Thursday 13 August 2015

Edinburgh Fringe 2015 – An Oak Tree at the Traverse, or, A Great Theatrical Mystery

This is the tenth anniversary production of this show which has, during its lifetime, travelled widely, received an off-Broadway award and, as a google search afterwards revealed, been extravagantly praised by many critics. After sitting through it myself I cannot think how any of this has been possible. This is one of the worst examples of “the emperor has no clothes” theatre it has been my misfortune recently to encounter.

The conceit of Tim Crouch's play is that the other performer changes with each performance and has no idea of the script until they arrive on stage and he starts handing them clipboards and telling them what to say next. For reasons also passing understanding, past reviews reveal that a great many leading men and women have subjected themselves to this experience over the decade. On this occasion the second performer was Sharon Duncan-Brewster who I don't think I have previously encountered.
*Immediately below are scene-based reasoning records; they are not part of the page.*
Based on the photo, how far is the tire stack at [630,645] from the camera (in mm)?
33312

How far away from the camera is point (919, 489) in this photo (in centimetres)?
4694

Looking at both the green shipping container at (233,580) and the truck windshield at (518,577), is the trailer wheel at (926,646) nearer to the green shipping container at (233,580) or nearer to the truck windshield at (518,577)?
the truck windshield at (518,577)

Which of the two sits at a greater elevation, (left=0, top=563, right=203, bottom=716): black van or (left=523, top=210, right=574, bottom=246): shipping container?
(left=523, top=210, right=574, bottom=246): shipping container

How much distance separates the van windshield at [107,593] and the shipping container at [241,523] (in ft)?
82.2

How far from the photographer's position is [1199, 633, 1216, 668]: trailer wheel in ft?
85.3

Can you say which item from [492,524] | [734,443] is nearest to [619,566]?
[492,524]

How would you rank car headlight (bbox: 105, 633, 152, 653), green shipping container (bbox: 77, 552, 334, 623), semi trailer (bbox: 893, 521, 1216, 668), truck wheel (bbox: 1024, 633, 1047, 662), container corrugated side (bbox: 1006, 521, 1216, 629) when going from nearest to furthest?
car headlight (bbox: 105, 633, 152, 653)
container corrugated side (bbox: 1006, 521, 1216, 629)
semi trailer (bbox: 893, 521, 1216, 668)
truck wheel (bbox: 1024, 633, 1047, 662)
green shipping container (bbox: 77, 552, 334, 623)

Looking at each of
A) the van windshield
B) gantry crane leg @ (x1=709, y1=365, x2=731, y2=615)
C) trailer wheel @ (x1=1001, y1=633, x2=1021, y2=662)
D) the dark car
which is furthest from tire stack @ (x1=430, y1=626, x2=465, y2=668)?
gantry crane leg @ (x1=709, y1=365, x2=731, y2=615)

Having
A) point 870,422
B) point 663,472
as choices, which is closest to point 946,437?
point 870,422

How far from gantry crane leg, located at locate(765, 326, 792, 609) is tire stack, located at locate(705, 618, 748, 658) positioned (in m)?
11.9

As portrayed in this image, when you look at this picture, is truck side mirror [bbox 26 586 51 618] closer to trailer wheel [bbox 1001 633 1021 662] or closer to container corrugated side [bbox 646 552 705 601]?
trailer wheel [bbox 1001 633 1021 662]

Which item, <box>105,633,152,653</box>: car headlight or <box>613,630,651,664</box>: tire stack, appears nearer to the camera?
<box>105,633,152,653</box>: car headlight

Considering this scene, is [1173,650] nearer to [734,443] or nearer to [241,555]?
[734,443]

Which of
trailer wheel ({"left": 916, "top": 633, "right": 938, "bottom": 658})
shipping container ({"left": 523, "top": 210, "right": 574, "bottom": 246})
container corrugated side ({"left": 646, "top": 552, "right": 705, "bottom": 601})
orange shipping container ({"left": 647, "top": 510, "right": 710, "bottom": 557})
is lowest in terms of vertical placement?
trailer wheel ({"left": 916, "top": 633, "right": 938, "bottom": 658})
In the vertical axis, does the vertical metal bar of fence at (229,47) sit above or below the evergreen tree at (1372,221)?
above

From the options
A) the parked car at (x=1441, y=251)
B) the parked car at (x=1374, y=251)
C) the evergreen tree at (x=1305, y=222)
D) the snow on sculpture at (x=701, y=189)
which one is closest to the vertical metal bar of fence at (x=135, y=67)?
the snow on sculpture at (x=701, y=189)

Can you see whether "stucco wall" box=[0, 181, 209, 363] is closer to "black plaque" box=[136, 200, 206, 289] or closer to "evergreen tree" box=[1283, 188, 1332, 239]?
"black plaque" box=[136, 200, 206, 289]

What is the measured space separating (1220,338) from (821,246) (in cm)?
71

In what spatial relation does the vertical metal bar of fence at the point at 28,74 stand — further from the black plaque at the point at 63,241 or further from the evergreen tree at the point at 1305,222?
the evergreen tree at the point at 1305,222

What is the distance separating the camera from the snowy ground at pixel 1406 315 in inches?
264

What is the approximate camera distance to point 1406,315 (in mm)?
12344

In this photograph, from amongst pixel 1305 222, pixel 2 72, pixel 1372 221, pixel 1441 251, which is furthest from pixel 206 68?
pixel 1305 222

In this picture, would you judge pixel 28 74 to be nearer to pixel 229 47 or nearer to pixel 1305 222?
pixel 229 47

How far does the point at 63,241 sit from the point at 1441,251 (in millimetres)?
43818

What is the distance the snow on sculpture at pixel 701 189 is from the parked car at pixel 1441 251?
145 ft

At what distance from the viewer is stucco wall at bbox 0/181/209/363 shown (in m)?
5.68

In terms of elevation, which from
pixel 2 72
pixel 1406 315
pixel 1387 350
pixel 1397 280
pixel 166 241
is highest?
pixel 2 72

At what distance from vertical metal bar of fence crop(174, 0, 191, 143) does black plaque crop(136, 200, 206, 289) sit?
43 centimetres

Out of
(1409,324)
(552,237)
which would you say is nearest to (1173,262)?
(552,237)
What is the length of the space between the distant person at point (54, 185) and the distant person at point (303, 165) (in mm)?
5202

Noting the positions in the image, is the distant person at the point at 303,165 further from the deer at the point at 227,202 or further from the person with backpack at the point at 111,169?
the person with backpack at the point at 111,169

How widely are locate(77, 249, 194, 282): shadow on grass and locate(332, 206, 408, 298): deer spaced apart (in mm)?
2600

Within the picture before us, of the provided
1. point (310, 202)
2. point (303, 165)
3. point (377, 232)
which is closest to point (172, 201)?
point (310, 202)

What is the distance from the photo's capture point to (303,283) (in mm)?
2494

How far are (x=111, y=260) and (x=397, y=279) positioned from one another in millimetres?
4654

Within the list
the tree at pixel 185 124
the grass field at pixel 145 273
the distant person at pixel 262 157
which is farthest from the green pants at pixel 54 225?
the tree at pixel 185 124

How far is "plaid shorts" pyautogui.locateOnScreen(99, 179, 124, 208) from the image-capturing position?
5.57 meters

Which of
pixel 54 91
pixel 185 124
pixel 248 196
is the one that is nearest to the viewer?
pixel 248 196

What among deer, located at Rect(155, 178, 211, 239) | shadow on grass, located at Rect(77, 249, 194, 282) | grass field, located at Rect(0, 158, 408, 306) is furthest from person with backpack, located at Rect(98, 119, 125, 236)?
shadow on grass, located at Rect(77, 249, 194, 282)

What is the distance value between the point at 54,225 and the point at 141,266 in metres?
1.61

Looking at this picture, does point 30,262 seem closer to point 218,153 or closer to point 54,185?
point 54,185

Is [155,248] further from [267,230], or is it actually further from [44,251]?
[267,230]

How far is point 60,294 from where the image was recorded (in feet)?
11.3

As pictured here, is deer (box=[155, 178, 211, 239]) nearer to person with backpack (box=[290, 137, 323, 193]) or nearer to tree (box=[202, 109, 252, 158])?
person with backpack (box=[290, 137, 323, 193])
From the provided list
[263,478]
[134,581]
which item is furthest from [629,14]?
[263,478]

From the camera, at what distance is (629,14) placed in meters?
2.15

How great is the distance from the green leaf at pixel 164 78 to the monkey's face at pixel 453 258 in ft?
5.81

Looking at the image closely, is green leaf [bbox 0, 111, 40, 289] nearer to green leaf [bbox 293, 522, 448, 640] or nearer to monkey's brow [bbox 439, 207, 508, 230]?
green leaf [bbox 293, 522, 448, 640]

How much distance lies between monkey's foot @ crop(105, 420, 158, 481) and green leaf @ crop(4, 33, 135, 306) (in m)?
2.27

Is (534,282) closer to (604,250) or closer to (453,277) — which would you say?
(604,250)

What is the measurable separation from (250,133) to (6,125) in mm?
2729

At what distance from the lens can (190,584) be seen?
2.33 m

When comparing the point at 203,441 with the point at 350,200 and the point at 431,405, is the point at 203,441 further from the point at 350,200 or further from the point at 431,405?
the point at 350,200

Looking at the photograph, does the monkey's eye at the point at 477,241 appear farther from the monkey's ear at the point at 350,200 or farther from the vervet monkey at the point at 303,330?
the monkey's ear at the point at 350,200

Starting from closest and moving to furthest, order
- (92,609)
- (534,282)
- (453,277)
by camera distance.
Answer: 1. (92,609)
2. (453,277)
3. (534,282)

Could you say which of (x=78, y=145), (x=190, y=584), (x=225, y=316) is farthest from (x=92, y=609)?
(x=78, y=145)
The narrative, such as it is, concerns a hypnotist (Crouch) who killed a child in a car accident (Duncan-Brewster plays the kid's father). Since this tragedy the hypnotist's act has gone to pot until, on this occasion, he ends up with the father as one of the subjects of his act, except he doesn't recognise him. If other critics are to be believed, the play is both a powerful exploration of this relationship, and a clever playing with theatrical form. I don't think it is either of these things.

It fails to be the first because of the totally artificial set up. You can play with the artificial nature of the theatre while still packing emotional punch if you're a playwright as great as, for example, Beckett. Very few people are as great as Beckett, and Crouch most certainly isn't anywhere close. I never believed in the hypnotist or the father from beginning to end and as a result I didn't give a fig about the story. Something might be salvaged from this if Crouch's playing with the form were either very clever or very funny, but again it is neither. It is slow paced, dull and has, as far as I can see, nothing new to say. At £20 for 75 minutes the show is also over-priced. To be avoided.